▶ _EXERCISE OBJECTIVE_:
Reproduce each line of the data below word for word, keeping the original order.
⟨
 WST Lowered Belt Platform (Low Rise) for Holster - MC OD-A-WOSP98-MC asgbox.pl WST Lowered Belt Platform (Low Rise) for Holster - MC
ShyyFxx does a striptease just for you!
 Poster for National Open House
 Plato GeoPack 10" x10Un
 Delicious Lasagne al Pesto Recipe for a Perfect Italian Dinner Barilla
⟩
▶ _REPLY_:
 WST Lowered Belt Platform (Low Rise) for Holster - MC OD-A-WOSP98-MC asgbox.pl WST Lowered Belt Platform (Low Rise) for Holster - MC
ShyyFxx does a striptease just for you!
 Poster for National Open House
 Plato GeoPack 10" x10Un
 Delicious Lasagne al Pesto Recipe for a Perfect Italian Dinner Barilla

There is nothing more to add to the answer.